Мне в руки попал последний номер "Иерусалимского журнала", частично посвященный памяти чудесной Ренаты Мухи. Среди вспоминавших фигурировала Дина Рубина, и я, разумеется, первым делом полезла на соответствующую страничку. (Оказывается, либрусек уже выложил этот текстик, так что
прошу.)
Я люблю Рубину - а вот ее воспоминания о ком-то не люблю. Собственно, до сих пор я читала их, кажется, только о Губермане, так что правильней сказать - ее воспоминания о Губермане мне не пришлись. Ну вот теперь я читала еще и воспоминания о Мухе.
У меня последние несколько лет немного странное ощущение от Рубиной. Я исправно читаю все, что она пишет - "Последний кабан...", "Мессия", "На Верхней Масловке", "Во вратах твоих" для меня книги очень значимые, и никакого прошедшего времени.
При этом, начиная с "На солнечной стороне улицы" странное ощущение возникло, на "Почерке Леонардо" окрепло, на "Белой голубке Кордовы" сформировалось окончательно.
У меня впечатление, что Дина Ильинична стала Маститым Писателем. Все с большой буквы не почтения для, но для выражения концепта.
Воплощенный Маститый Писатель.
Ее стало так много внутри себя, что куда в тексте не пойди - натыкаешься на неогибаемую личность автора. В "Почерке Леонардо" это особенно заметно: прием письма "разными голосами" вообще дело трудное и редко удачно воплощаемое, а тут и вовсе не получилось - все персонажи говорят с хорошо узнаваемыми интонациями Рубиной, и никакие попытки заставить менее образованного героя говорить как-нибудь менее образованно, ничего не дают - личность автора проступает, хоть ты что.
И уже не читаешь про то, что видит и пишет Рубина, а читаешь про Рубину, которая Пишет, Видит, Несет Себя, Наблюдает За Бегом Своего Пера, Уместно Матерится, Поправляет Шляпу, Смотрит На Барселону... и так далее. Все с большой буквы. Дина Ильинична себя несет и со вкусом и обстоятельно вносит в литературу и на сцену.
Романистика при этом получается высочайшего класса. Я серьезно. Каждая книга - бестселлер уровня лучшего Хейли или Ладлэма. Читается на одном дыхании, правда.
Но перечитывать не хочется, по крайней мере мне.
Почему я начала с воспоминаний о Мухе?
Потому что не получились воспомнания, на мой неискушенный взгляд. Как и с Губерманом, никак не удалось написать те искры, летевшие от человека, ту энергию счастья, которой этот человек (судя по нелитературным воспоминаниям и его - ее - стихам) обладал - я о Мухе говорю, Губерман, трижды тьфу, жив вполне и открывает гариками тот самый номер журнала.

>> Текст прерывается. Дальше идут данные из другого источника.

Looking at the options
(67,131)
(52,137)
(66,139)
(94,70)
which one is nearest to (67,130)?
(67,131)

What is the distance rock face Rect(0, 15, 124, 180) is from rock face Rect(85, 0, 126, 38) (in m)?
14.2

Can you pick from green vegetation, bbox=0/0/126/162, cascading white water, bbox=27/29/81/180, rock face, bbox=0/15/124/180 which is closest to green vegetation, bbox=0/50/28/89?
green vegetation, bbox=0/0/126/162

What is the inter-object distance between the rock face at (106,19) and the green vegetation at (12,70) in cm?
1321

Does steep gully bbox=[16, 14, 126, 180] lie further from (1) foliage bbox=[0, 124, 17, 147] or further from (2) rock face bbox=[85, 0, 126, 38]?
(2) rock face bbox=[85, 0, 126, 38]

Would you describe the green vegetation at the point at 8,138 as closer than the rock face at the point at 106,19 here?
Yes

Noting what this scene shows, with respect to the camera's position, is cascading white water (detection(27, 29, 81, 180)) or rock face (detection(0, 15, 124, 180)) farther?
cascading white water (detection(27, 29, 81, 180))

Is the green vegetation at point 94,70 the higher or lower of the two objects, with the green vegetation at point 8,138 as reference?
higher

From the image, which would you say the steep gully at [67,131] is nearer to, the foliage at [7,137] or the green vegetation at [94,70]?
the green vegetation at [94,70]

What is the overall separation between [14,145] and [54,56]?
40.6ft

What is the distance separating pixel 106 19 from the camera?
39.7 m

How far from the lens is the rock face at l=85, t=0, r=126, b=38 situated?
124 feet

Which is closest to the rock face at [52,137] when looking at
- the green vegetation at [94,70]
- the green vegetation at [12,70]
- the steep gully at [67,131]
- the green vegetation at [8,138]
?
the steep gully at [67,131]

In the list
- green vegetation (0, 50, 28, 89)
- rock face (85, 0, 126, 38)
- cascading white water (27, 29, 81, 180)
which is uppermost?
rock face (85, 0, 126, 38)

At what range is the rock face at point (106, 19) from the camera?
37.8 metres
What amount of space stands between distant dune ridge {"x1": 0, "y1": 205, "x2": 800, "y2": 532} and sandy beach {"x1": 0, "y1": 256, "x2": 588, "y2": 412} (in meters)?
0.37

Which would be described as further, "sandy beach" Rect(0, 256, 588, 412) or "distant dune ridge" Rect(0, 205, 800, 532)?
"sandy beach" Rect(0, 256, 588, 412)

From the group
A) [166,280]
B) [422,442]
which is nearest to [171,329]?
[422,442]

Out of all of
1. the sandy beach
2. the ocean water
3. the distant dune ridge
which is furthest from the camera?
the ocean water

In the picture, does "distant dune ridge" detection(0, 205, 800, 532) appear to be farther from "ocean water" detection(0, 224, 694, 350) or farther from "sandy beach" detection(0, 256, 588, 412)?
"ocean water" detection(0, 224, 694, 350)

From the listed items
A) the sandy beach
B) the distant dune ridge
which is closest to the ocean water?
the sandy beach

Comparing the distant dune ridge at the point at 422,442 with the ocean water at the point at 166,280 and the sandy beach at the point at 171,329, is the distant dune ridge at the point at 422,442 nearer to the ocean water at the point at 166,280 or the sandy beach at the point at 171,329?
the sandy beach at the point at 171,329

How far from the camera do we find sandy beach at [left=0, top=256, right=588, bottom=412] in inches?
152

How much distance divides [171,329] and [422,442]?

(Справедливости для скажу, что читала единственные воспоминания, дышавшие тем, о ком писались - воспоминания Цветаевой о Волошине. Но у меня невелик начитанный запас в этой области).
И именно на воспоминаниях о Ренате я вдруг очень поняла - почему.
Потому что коротенький текст начинается словами "Не могу простить себе, что так и не уговорила ее записать блистательные устные рассказы..."
Здравствуйте, дорогая Дина Ильинична, мы тоже за вами скучали. Как это мило со стороны Ренаты Мухи дать нам такой повод еще раз взглянуть на терпкую вашу красоту.
Из семи записанных историй две - пересказ того, что Муха рассказывала о Рубиной. Ярко, выпукло, с тем самым Уместным Матерком - будь Рубина мужчиной, тут бы возник басовитый такой, грудной хохоток, каракулевый, дорогой,
Маститый.
Я по-прежнему буду читать новые ее вещи, это в любом случае - очень качественное чтиво, хорошо, подробно сделанное (хотя - ах это одеть-надеть, вот и Рубина не устояла, ах и ох - но тем не менее, это хорошие книги). Кроме того, вот уже второй роман с настолько подробно сделанной "кухней", что Хейли умывается слезами - и это правда ужасно интересно.
Буду читать, как бережно она проносит себя через текст, как заботливо поворачивает тем боком и этим, чтобы дать нам рассмотреть как следует, буду поеживаться от странного ощущения каменного гостя где-то неподалеку.
Только воспоминания у памятников не получаются никак. Никого они толком, кроме себя - не помнят.
Дисклеймер: Это Humble Opinion. Я имею в виду, что я высказала мнение, но спорить не буду ни с кем.